The primary purpose of the website component is to offer a user interface for visualizing the data collected by the monitor and analytics components. It serves as a static website, constructed with Astro and styled with Tailwind CSS. Deployment involves hosting the website on S3 and delivering it via a CloudFront distribution. This setup ensures efficient and scalable delivery of the user interface to end-users.

Technology Choices

At Spreaker, side projects serve as a means to have fun and explore technologies we are not yet familiar with. PodUptime is no exception and embraces a blend of foundational technologies that are part of our standard toolset (S3, Lambda, CloudFront, Serverless Framework) alongside technologies we are eager to experiment with and learn more about. Some of these include:

Local Development

For local development, we utilize a Docker container. You can initiate this container by executing the following command:

docker compose build dev && docker compose run --rm dev sh

The command also also starts a sidecar container with PostgreSQL. This configuration enables tests to run against a local copy of the database, and the database schema is automatically loaded when the container starts.

Running tests

Both the monitor and analytics components include automated tests. These tests run automatically on each pull request (PR) and can also be run manually from within the development container.

To run the tests use the following commands:

npm run test

If you prefer to run the tests in watch mode, allowing them to re-run automatically after each code change, use:

npm run test-watch

Running website

To interact with the website and experiment with it, the best approach is to run it locally using the poduptime.com data and configuration. This method provides an accurate representation of how the website would appear in a production environment.

To run the website development server with the poduptime.com data and configuration, follow these steps and the instructions displayed on the console to access the website.

cd website
npm install
STAGE=prod PUBLIC_STAGE=prod npm run dev -- --host

Environment and configuration variables are loaded from conf/config_${STAGE}.js. The STAGE and PUBLIC_STAGE variables determine the environment and configuration to load.
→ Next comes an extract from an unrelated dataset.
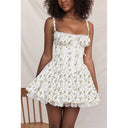 Zoe-Tie Bustline Dress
  • STAGE is used for the website generation part of Astro.
  • PUBLIC_STAGE is used for the website client JavaScript.

These two variables should always be set to the same value to ensure consistent behavior.

Adding a new Endpoint/Service

Adding a new endpoint or service to an existing endpoint is a straightforward process:

  1. Start by adding the endpoint definition in conf/config_${STAGE}.js. Each endpoint can contain one or more services to monitor. For prefix services, ensure that the configuration also includes an expected_url field, specifying the destination of the redirect.

  2. If it's a prefix endpoint, include a new <item> in the RSS feed at website/public/rss/feed.xml. This step is particularly useful when prefix services need to validate the feed you submit to them for the presence of the actual prefix.

  3. Don't forget to add a changelog entry in website/src/pages/changelog.astro to document the changes.

Deployment

Please note that deployment is managed outside of this repository to safeguard Spreaker-specific details and tooling. As a result, the serverless.yml files for each project may not run as-is without external parameters. These necessary parameters are declared within the files using the ${param.SOMETHING} syntax.

This approach ensures that sensitive information and configurations are kept separate from the public repository while still allowing for successful deployments when provided with the required parameters.

Contributing

Please note that the project is currently in its early stages, and we are actively working on determining design choices to complete the minimum set of features. As a result, at this moment, we are not ready to accept Pull Requests from external contributors.

However, if you encounter any issues with the code or wish to request the addition of a specific service, please don't hesitate to open an issue. We will promptly review and address it to the best of our ability.

We appreciate your understanding and patience as we continue to develop and enhance the project.